The first thing you notice is the footer. A single line at the bottom of every assistant response, barely visible, shows you what model handled the turn and the regime classification for what just happened. It is not a warning. It is not a nag. It is a quality receipt.

— brain | DeepSeek | v4-flash -> RFNE | $198.93 saved | VibeUltraX . Quality >>> | guarded | _

When you write code, the system routes implementation work to cheaper tiers automatically if the brain is reserved for strategy. You never see a block screen. You never get a cost warning interrupting your flow. The enforcement happens transparently -- the work gets done, just on the right tier.

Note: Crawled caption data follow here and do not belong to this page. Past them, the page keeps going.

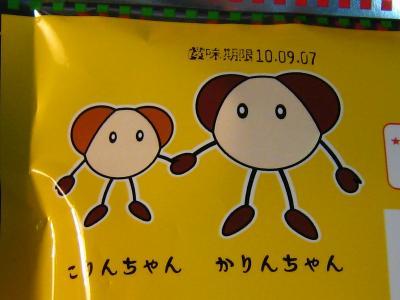 「鶯ボール」、植垣米菓株式会社・神戸市長田区、1930年発売のベストセラー、3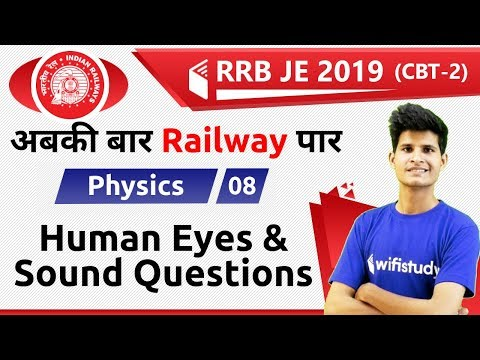 6:00 PM - RRB JE 2019 (CBT-2) | Physics by Neeraj Sir | Human Eyes & Sound Questions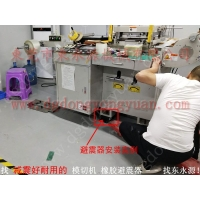 楼上机器减震用的 橡胶垫,运动包开料机减震脚,找东永源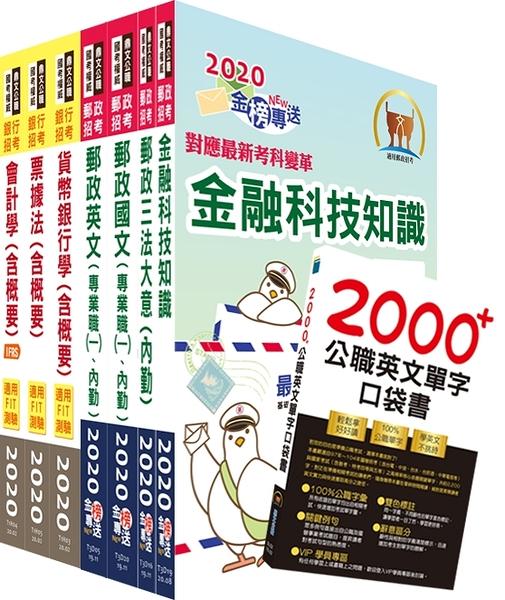 【鼎文公職】TBD12-對應最新考科新制修正!郵政招考專業職(一)(一般金融)套書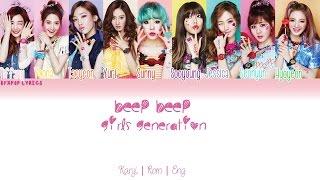 Gambar cover Girls' Generation - Beep Beep [KANJI/ROM/ENG] Color Coded Lyrics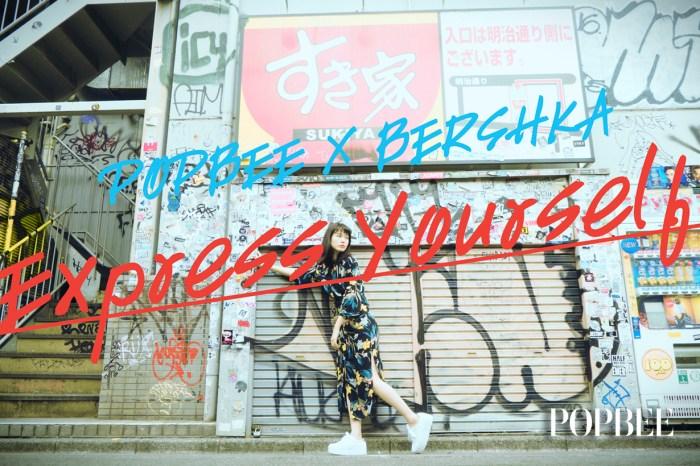 #POPBEE 專題:3 大時尚穿搭造型,讓你輕鬆遊走 2018 春夏日常!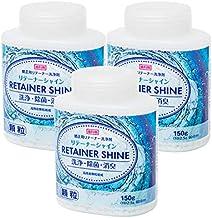 JM Ortho Retainer Shine Granules 5.3 oz (150 g) x 3 Packs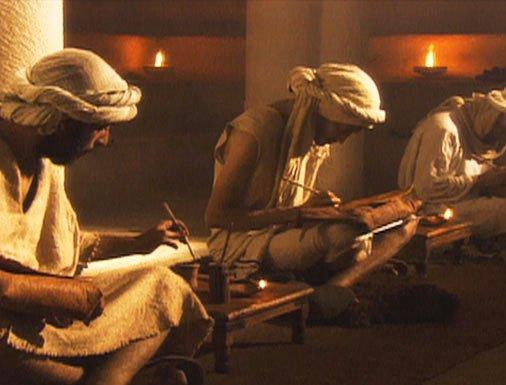 Writers of the Bible | NOVA | PBS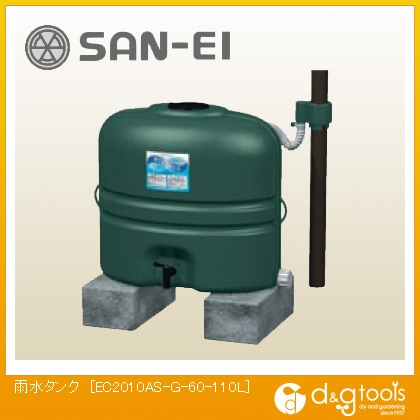 三栄水栓 雨水タンク  EC2010AS-G-60-110L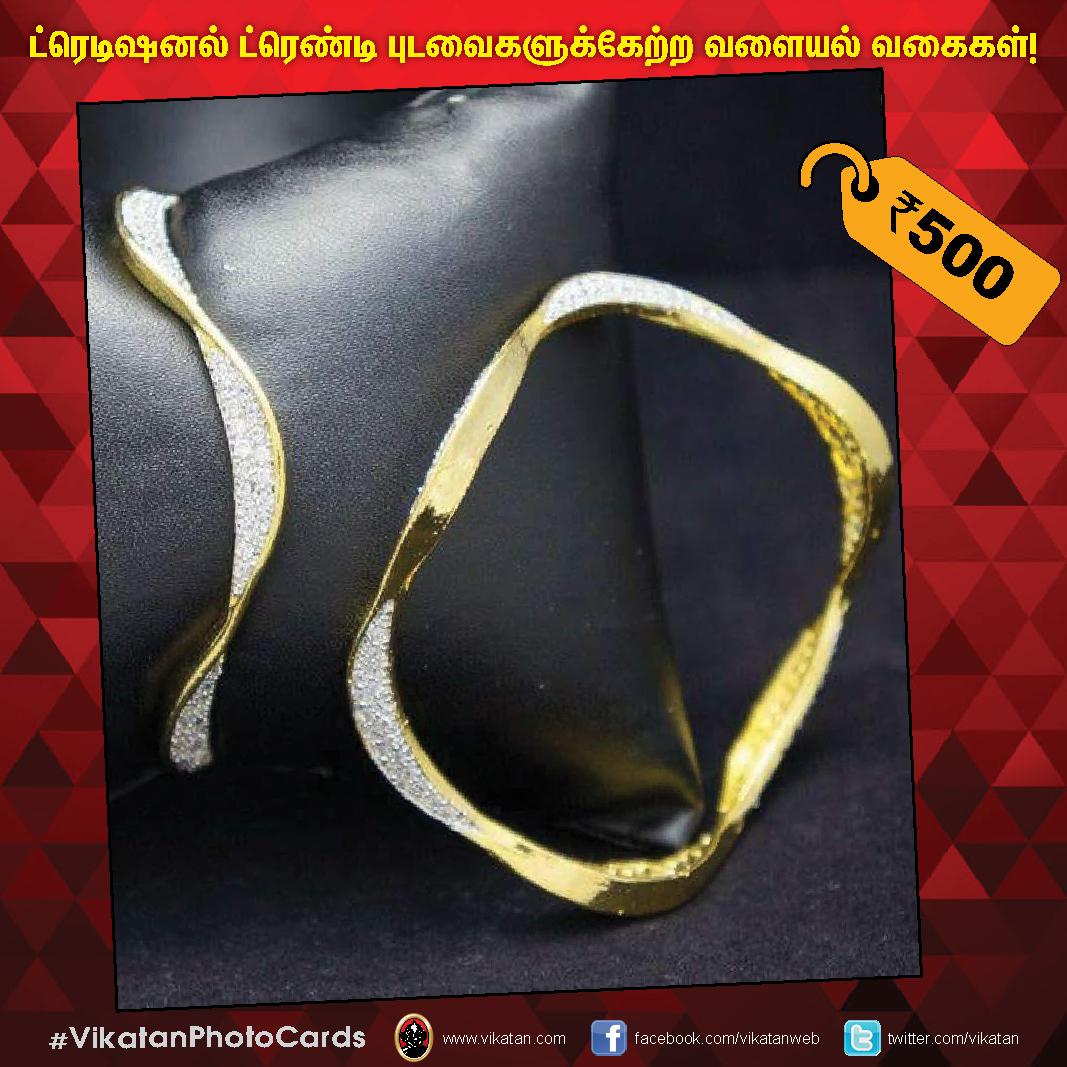 ட்ரெடிஷனல் ட்ரெண்டி புடவைகளுக்கேற்ற வளையல் வகைகள்! #VikatanPhotoCards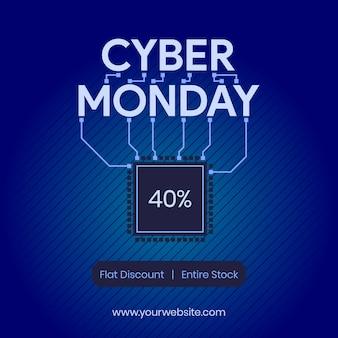 Modelo de plano de fundo de tecnologia segunda-feira cibernética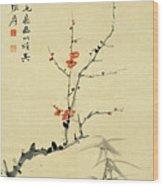 Plum And Bamboo Wood Print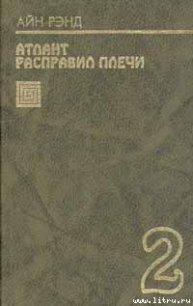 ИЛИ – ИЛИ - Рэнд Айн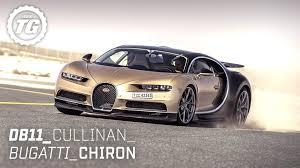 Aston martin's $25,800 profit per car lags behind ferrari's $136,000 profit per car. Top Gear Chris Harris Drives Best Of Luxury Aston Martin Db11 261mph Bugatti Chiron Cullinan Top Gear Facebook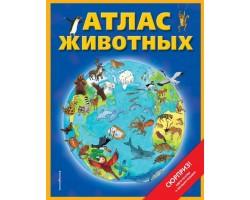 Атлас животных (с картой и закладкой)
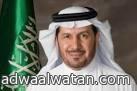 أمير مكة يستقبل رئيس واعضاء غرفة مكة ومدير جامعة أم القري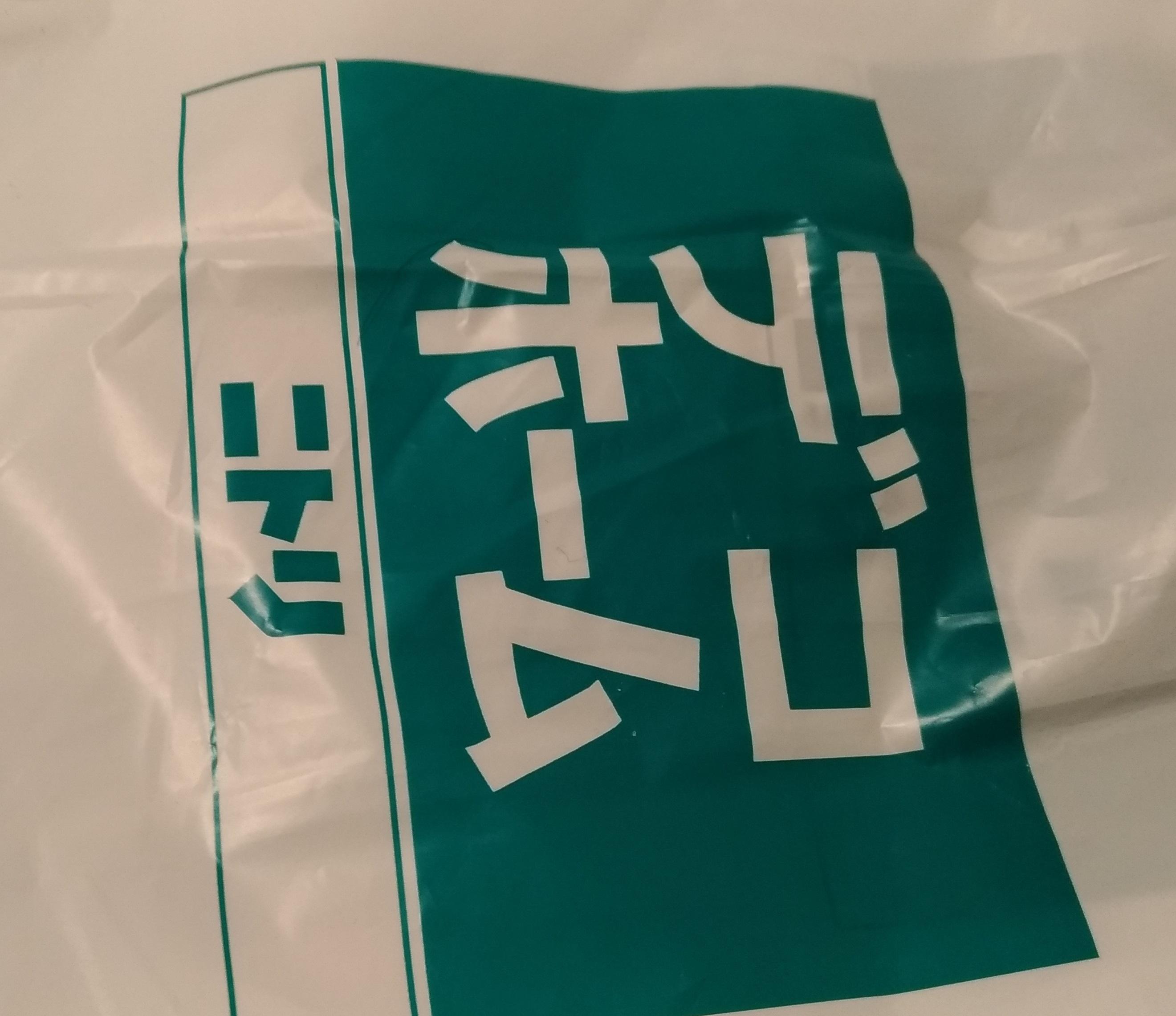 curtain_nitori_osaka_umeda1.jpg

The VibeBoX decision engine watches how you work. Are you exploring a new codebase? It keeps the cheap model active and stays out of your way. Are you converging on a solution? It quietly upgrades to full quality mode with strict enforcement. Are you stuck in a loop fixing the same test? It detects the frustration pattern and escalates before you ask. You never configure any of this. It just adapts.

The stress detector reads your messages for signs of frustration -- repeated failures, urgency, abrupt tone. When it senses stress above a threshold, it upgrades your model tier automatically. You get the best possible assistance while you are in the weeds, and you never had to ask.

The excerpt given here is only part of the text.